PROBLEM DETAILS: Begin at the line containing "toilet Wall Clocks" in the entries below and end at the line containing "Emeritus Research Logo"; transcribe that range exactly and nothing outside it.

DATA EXTRACT:
^^^^^^^^

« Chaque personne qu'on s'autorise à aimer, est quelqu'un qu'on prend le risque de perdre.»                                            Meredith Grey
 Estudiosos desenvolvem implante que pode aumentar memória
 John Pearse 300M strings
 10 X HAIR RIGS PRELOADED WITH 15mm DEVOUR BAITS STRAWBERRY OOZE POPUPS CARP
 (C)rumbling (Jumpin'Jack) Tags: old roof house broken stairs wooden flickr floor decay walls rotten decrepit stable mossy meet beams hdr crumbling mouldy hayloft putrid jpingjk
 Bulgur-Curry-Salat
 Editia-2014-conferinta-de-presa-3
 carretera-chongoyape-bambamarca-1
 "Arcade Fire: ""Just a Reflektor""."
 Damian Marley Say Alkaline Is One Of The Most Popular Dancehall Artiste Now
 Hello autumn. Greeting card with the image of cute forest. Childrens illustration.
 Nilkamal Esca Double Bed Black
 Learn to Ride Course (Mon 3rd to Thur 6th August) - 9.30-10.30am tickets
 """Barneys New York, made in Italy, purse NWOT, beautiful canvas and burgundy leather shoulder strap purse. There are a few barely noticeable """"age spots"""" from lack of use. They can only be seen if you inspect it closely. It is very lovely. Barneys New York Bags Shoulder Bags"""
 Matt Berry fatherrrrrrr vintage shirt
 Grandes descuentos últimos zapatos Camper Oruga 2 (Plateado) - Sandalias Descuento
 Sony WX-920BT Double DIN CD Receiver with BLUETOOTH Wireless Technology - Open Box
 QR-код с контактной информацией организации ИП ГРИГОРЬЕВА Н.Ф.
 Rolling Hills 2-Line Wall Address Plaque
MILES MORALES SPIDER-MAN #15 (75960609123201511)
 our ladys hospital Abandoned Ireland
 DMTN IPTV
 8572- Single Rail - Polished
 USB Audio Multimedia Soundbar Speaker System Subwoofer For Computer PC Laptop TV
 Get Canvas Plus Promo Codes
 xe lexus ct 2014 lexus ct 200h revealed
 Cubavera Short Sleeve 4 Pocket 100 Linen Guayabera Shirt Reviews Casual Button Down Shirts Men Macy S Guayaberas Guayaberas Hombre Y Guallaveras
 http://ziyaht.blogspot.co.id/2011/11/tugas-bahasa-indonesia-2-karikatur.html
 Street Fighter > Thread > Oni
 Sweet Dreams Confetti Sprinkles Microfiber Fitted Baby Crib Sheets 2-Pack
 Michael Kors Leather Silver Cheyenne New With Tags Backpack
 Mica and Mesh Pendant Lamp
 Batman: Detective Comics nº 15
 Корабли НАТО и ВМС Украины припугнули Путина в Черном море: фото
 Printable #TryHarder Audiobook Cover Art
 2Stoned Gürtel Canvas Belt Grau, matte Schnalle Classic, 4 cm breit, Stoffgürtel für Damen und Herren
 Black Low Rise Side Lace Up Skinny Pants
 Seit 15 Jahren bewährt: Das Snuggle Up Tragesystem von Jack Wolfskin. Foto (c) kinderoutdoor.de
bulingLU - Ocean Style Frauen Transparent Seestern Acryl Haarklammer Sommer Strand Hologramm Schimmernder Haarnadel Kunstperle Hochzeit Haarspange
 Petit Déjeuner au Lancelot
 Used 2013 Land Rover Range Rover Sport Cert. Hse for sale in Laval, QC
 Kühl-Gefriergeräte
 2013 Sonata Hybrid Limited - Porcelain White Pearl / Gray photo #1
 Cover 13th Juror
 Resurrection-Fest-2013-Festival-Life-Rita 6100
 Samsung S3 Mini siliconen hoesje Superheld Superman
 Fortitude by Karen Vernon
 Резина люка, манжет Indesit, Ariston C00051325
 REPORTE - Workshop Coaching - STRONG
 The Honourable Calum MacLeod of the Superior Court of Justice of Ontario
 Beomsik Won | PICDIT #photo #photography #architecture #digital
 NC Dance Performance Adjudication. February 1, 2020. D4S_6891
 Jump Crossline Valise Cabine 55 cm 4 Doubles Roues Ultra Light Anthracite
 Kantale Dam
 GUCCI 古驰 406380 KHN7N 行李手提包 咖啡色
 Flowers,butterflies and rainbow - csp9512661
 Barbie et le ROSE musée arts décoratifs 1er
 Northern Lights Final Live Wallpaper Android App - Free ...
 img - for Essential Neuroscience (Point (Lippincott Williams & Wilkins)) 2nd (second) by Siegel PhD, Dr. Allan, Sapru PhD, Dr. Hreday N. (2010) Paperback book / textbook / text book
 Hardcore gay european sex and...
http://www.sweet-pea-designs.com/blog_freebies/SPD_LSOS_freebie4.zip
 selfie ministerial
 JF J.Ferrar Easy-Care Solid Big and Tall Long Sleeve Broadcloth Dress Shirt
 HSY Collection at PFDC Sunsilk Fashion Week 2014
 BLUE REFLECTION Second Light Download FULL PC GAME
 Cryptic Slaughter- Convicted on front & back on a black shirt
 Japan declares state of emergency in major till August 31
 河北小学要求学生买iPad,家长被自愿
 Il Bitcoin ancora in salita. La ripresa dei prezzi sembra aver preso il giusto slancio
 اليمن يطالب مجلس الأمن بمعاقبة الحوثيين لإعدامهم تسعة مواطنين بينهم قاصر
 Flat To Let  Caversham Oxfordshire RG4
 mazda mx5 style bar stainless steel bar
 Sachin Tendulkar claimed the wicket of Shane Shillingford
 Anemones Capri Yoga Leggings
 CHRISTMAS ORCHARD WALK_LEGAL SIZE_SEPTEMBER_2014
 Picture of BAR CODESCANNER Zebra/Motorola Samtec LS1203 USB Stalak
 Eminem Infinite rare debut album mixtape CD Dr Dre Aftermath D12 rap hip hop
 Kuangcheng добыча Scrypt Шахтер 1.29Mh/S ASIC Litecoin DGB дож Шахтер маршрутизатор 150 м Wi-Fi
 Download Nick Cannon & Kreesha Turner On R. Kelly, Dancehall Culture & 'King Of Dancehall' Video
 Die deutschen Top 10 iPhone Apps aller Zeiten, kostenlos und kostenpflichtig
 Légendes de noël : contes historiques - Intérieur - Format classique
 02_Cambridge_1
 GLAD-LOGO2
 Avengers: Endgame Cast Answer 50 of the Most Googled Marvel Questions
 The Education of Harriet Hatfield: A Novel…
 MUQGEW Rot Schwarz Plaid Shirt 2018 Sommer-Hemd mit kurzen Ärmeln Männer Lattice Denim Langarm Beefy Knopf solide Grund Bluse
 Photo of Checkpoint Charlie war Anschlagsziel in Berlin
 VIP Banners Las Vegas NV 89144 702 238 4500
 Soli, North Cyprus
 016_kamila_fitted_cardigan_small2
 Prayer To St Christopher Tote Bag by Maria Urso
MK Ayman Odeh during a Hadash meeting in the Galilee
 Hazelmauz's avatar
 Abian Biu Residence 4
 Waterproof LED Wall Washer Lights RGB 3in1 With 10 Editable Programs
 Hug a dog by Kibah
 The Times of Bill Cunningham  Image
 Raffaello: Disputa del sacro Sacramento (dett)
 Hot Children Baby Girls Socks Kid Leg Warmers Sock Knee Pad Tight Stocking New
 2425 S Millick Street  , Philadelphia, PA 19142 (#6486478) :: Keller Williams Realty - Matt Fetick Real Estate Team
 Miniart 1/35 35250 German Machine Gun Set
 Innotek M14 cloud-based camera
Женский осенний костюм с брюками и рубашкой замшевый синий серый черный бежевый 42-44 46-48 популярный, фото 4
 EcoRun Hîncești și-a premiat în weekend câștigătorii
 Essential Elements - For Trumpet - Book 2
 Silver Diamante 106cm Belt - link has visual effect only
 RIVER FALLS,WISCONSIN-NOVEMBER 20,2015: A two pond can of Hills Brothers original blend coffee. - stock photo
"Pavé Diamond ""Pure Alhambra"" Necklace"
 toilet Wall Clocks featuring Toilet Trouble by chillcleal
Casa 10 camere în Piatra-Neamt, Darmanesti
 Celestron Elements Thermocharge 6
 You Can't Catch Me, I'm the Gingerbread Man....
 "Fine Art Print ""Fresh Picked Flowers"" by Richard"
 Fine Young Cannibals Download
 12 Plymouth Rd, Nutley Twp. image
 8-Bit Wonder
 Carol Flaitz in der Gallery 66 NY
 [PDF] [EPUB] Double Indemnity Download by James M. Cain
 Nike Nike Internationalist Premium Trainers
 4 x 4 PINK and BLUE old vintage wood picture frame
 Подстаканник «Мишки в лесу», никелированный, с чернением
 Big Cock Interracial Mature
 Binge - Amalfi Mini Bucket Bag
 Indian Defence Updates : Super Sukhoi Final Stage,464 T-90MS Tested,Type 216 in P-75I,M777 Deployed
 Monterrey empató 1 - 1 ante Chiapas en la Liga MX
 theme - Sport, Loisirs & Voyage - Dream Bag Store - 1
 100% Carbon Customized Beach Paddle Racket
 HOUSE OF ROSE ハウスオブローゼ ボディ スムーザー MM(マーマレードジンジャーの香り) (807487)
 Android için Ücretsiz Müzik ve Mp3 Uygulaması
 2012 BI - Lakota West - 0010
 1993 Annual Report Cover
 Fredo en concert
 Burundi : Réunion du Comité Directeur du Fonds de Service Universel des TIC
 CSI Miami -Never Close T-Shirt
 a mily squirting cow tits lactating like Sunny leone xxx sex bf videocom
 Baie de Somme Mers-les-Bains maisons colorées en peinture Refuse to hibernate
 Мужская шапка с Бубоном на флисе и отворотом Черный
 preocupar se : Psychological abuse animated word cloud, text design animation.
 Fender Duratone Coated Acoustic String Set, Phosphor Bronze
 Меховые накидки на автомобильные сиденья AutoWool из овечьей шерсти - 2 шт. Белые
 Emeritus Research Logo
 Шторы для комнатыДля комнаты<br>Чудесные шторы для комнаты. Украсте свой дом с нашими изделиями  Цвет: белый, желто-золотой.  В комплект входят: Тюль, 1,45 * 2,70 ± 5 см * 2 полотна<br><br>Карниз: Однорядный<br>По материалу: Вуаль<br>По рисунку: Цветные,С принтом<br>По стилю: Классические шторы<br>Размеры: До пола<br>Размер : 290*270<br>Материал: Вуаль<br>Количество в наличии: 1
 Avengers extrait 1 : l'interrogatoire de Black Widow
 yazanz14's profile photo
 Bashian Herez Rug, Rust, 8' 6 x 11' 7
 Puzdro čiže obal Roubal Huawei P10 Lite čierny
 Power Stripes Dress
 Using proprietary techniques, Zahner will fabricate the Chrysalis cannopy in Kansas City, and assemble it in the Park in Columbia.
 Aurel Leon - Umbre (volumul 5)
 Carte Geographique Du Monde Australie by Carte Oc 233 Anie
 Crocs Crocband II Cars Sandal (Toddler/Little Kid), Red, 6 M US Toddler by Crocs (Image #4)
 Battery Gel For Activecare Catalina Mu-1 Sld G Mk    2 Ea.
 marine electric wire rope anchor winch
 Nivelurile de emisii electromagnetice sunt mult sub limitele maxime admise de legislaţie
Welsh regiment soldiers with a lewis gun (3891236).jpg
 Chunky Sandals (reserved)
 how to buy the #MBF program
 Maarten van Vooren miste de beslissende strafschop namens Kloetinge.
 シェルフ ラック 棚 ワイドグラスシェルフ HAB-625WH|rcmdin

^^^^^^^^

ANSWER BOX:
 toilet Wall Clocks featuring Toilet Trouble by chillcleal
Casa 10 camere în Piatra-Neamt, Darmanesti
 Celestron Elements Thermocharge 6
 You Can't Catch Me, I'm the Gingerbread Man....
 "Fine Art Print ""Fresh Picked Flowers"" by Richard"
 Fine Young Cannibals Download
 12 Plymouth Rd, Nutley Twp. image
 8-Bit Wonder
 Carol Flaitz in der Gallery 66 NY
 [PDF] [EPUB] Double Indemnity Download by James M. Cain
 Nike Nike Internationalist Premium Trainers
 4 x 4 PINK and BLUE old vintage wood picture frame
 Подстаканник «Мишки в лесу», никелированный, с чернением
 Big Cock Interracial Mature
 Binge - Amalfi Mini Bucket Bag
 Indian Defence Updates : Super Sukhoi Final Stage,464 T-90MS Tested,Type 216 in P-75I,M777 Deployed
 Monterrey empató 1 - 1 ante Chiapas en la Liga MX
 theme - Sport, Loisirs & Voyage - Dream Bag Store - 1
 100% Carbon Customized Beach Paddle Racket
 HOUSE OF ROSE ハウスオブローゼ ボディ スムーザー MM(マーマレードジンジャーの香り) (807487)
 Android için Ücretsiz Müzik ve Mp3 Uygulaması
 2012 BI - Lakota West - 0010
 1993 Annual Report Cover
 Fredo en concert
 Burundi : Réunion du Comité Directeur du Fonds de Service Universel des TIC
 CSI Miami -Never Close T-Shirt
 a mily squirting cow tits lactating like Sunny leone xxx sex bf videocom
 Baie de Somme Mers-les-Bains maisons colorées en peinture Refuse to hibernate
 Мужская шапка с Бубоном на флисе и отворотом Черный
 preocupar se : Psychological abuse animated word cloud, text design animation.
 Fender Duratone Coated Acoustic String Set, Phosphor Bronze
 Меховые накидки на автомобильные сиденья AutoWool из овечьей шерсти - 2 шт. Белые
 Emeritus Research Logo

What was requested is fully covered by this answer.